◆ **Passage for review**

=== Begin Enclosure ===

Vaccination in older adults is the tailoring of immunization to people of advanced age, who face higher infection-related morbidity and mortality and a diminished immune response, often addressed with enhanced (high-dose or adjuvanted) vaccine formulations.

Scope

The topic covers why older adults are a special population for vaccination, the immunological basis of reduced vaccine response with age, and the principal enhanced approaches and target diseases studied in this group. It is a reference overview of principles and evidence, not a list of recommended vaccines, ages, or doses for older adults.

Core questions

  • How does ageing change the immune response to vaccines?
  • Why do older adults bear a disproportionate burden of vaccine-preventable disease?
  • How do high-dose and adjuvanted vaccines aim to overcome a weaker response?
  • Which diseases are the main targets of vaccination in this group?

Key concepts

  • Immunosenescence
  • High-dose vaccines
  • Adjuvanted vaccines
  • Herpes zoster (shingles) prevention
  • Influenza and pneumococcal disease in the elderly
  • Vaccine effectiveness with age

Mechanisms

With age the immune system undergoes immunosenescence: thymic output declines, the repertoire of naïve T cells narrows, and antibody responses to new antigens weaken, so a standard vaccine often elicits lower and less durable protection than in younger adults. Two main strategies counter this. Increasing antigen dose, as in high-dose influenza vaccine, drives a stronger response; adding an adjuvant, as in the adjuvanted herpes zoster subunit vaccine, boosts and broadens the immune reaction, including the T-cell response relevant to controlling latent virus reactivation. These mechanistic adaptations are what distinguish vaccination strategy in older adults from that in younger populations.

=== End Enclosure ===

◆ **Aim of the exercise**
Carry on the overview of vaccination in older adults from the point where it ends, in the same formal reference style. The rows that follow have no connection to the text on vaccination in older adults.

◆ **Provided information**

=== Begin Enclosure ===

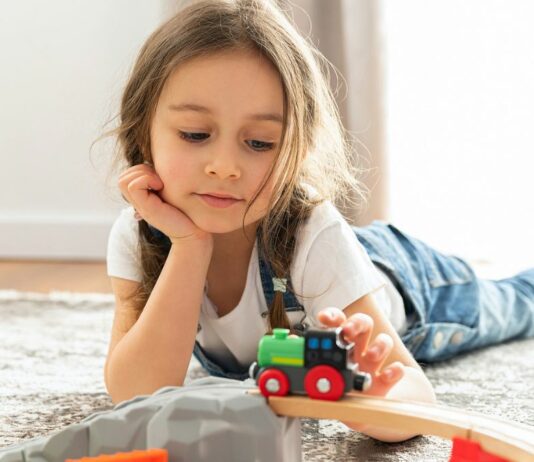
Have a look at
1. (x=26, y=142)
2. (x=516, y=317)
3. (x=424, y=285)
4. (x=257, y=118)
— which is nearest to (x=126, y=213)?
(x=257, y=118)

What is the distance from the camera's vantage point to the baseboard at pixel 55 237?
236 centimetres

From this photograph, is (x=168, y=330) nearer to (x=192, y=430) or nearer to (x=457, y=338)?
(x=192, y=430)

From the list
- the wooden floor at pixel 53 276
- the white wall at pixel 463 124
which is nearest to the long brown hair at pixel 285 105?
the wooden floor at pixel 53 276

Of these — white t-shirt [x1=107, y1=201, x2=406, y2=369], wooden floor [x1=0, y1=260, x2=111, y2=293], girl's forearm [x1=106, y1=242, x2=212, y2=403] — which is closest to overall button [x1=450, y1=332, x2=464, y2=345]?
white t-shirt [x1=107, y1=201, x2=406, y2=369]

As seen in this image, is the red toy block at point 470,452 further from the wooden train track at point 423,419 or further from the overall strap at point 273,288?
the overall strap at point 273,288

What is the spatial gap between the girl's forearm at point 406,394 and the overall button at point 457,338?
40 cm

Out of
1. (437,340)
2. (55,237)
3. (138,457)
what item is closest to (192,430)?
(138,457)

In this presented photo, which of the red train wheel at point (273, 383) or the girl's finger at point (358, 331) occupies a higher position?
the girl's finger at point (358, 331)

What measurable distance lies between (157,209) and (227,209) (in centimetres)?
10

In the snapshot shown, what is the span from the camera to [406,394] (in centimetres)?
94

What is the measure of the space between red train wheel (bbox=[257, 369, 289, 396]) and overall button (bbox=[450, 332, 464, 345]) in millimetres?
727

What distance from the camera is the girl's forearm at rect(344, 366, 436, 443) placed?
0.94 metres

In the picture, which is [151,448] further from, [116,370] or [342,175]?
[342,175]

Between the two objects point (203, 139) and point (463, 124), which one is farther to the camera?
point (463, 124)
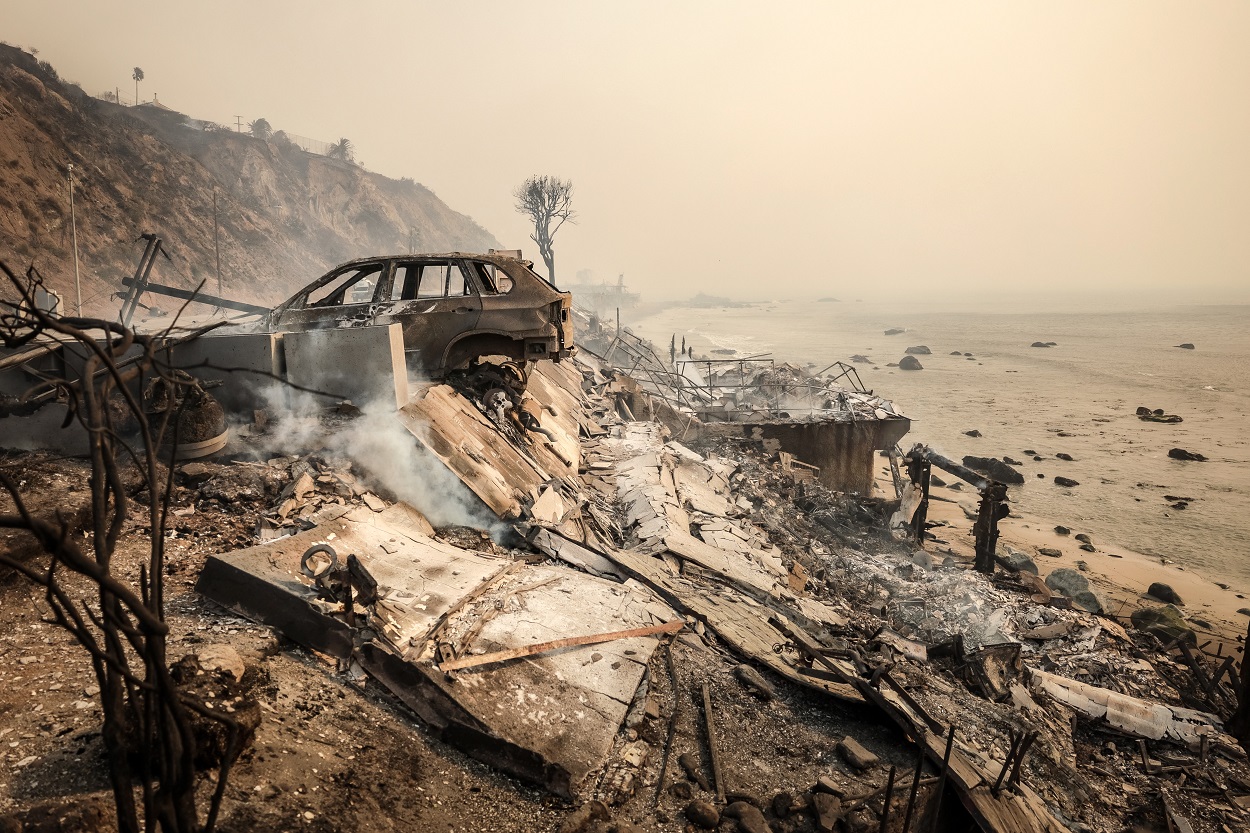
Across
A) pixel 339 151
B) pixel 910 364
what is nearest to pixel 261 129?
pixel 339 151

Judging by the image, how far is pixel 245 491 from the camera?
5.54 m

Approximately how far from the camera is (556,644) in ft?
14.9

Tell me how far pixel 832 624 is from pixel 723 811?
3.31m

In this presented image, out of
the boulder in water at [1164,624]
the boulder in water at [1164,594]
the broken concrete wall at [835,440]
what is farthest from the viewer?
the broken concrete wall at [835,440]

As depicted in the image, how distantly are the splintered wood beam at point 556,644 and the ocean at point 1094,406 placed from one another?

=== End Enclosure ===

◆ **Answer**
Clinical relevance

Recognising that vaccines may work less well with age explains why enhanced formulations exist and why older adults are prioritised for several immunizations. This entry describes the principles and evidence for reference and education; the specific vaccines, formulations, and timing recommended for older adults are set by current guidelines and individual clinical assessment.

Epidemiology

Older adults experience the highest rates of severe outcomes from influenza and pneumococcal disease and a rising incidence of herpes zoster with age, making them a priority group for immunization. Trials and meta-analyses have quantified both the limits of standard vaccines and the gains from enhanced formulations in this population.

History

As populations aged, evidence accumulated that standard vaccines underperformed in the elderly, prompting the development and licensure of high-dose and adjuvanted influenza vaccines and, more recently, an adjuvanted subunit herpes zoster vaccine with high efficacy in older adults reported in 2015. These developments established enhanced immunization as a distinct strategy for ageing populations.

Debates

How much do enhanced vaccines improve real-world outcomes?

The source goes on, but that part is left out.